Converting Documents For Use With IRCMD

The irgui.exe command line application is used to convert Windows Client documents into IRCMD Input Text File Format. This saves time and effort in producing the correct syntax for IRCMD usage. The document types that can be converted include;

  • Analysts,
  • Configurations,
  • Database Collections,
  • Database Summaries and
  • Thresholds.

The conversion process produces a text file with a .pcmd suffix that can then be run via the IRCMD utility. The irgui.exe command can be run from either a command line or it can be incorporated into a batch script.

Command Line Syntax

> irgui.exe -ircmd {<dirname> | <filename>} [-type <doctype>[, <doctype>]] -o <dirname> [-l <logfilename>] [-R]

The document conversion facility makes use of the following command line options:


-ircmd <dirname> | <filename>

Directory name and/or file name of the document(s) to be converted to IRCMD format.

-type <doctype>[,<doctype>]

Document type for -ircmd to convert. This can be one or more of; All, Threshold, Analyst, Configuration, DbCollect, DbInfo, DbSummary.

The default is All.

-o <dirname>

Directory name for -ircmd generated .pcmd files. This directory must already exist prior to running the command.

-l <logfilename>

Logfile name for -ircmd. The default is irgui_results.txt in the <Prognosis_Home>\User Interface folder.


Optional. Only valid with a directory name. Include recursively all documents from the directory name specified.


C:\Prognosis\User Interface\irgui -ircmd Knowledge\IISAlerts.thr -o OutputFiles

Example Usage

An example of using the irgui.exe is to automate the deployment and auditing of Thresholds and Analysts on multiple servers, after having first created them in the Windows Client.
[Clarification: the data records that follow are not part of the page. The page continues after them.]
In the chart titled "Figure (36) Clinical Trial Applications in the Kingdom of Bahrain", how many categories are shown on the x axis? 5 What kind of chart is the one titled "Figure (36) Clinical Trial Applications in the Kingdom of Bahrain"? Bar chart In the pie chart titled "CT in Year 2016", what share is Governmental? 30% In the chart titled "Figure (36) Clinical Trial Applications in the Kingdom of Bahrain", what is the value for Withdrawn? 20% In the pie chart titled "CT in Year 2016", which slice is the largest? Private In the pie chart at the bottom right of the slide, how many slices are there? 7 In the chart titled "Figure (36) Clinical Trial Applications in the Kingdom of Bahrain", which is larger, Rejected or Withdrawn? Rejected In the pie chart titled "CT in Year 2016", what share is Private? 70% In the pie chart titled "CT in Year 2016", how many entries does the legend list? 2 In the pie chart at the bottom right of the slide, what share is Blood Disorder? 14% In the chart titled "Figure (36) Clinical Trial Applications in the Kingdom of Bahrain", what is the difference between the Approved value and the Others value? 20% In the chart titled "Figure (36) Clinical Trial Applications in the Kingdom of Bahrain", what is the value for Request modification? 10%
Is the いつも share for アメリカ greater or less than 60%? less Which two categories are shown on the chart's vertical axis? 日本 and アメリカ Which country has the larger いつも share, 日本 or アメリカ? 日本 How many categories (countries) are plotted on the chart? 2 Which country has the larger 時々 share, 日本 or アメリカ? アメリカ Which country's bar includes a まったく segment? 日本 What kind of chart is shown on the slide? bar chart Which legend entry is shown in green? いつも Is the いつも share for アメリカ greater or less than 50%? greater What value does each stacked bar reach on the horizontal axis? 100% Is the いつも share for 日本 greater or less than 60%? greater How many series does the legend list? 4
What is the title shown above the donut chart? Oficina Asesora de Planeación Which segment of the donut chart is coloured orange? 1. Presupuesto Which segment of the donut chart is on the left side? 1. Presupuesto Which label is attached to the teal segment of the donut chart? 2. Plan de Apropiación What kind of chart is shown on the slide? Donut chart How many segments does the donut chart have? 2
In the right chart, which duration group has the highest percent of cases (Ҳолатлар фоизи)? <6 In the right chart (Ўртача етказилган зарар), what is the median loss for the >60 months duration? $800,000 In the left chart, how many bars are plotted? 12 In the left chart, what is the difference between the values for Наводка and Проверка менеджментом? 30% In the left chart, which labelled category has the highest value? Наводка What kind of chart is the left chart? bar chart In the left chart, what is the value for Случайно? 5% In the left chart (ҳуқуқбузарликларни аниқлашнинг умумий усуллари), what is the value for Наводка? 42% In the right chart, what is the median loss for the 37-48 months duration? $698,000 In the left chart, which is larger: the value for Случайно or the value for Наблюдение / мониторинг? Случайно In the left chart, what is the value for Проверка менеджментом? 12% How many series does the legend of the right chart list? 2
Both 'ircmd' and 'irgui -ircmd' can be called from a script, therefore making custom automated solutions easy to build. In addition, 'irgui -ircmd' runs locally and does not need to attach to a server.


An example of calling 'irgui -ircmd' from a script is as follows:

In the '<Prognosis_Home>\User Interface' folder create a .BAT file containing:

> mkdir out
> irgui -ircmd "Knowledge" -o OutputFiles -R

Run the BAT file. This will convert all documents recursively in the 'Knowledge' folder and write the generated .pcmd files to a folder called 'out'. If there are documents with duplicate names within the document tree structure they will be renamed using '_1', '_2', etc in the output file.

After running this command, any file generation errors can be checked by opening the irgui_results.txt log file in a text editor.

ircmd can now be used to run the generated .pcmd files.

Because the 'irgui -ircmd' option runs offline, it will fail if run on a Windows Client that has never successfully connected to any Prognosis Server.

When irgui -ircmd is called from a batch script, it will return zero on success and non-zero on failure. This allows batch scripts to easily check for errors by scanning the program exit code, for example via the ERRORLEVEL environment variable. For further details of any errors encountered, the calling script can inspect the logfile (irgui -l option) which defaults to the file irgui_results.txt in the <Prognosis_Home>\User Interface folder.

Also irgui.exe has a different 'synchronizing' behavior when run directly (either from the command prompt or from the Windows Client) versus being run from a .BAT file. When run directly from a command line or the Windows Client, control is returned to the caller immediately. It is not possible to check the irgui exit code when control is returned because it has not exited yet. The only way to tell when it has finished is to see if the process is still alive or by inspecting the irgui_results.txt file (the last line should read 'irgui -ircmd completed successfully'). When run from a .BAT file, irgui does not return to the calling script until it has finished; the calling script can then check the irgui exit code and the irgui_results.txt log file to check for any errors.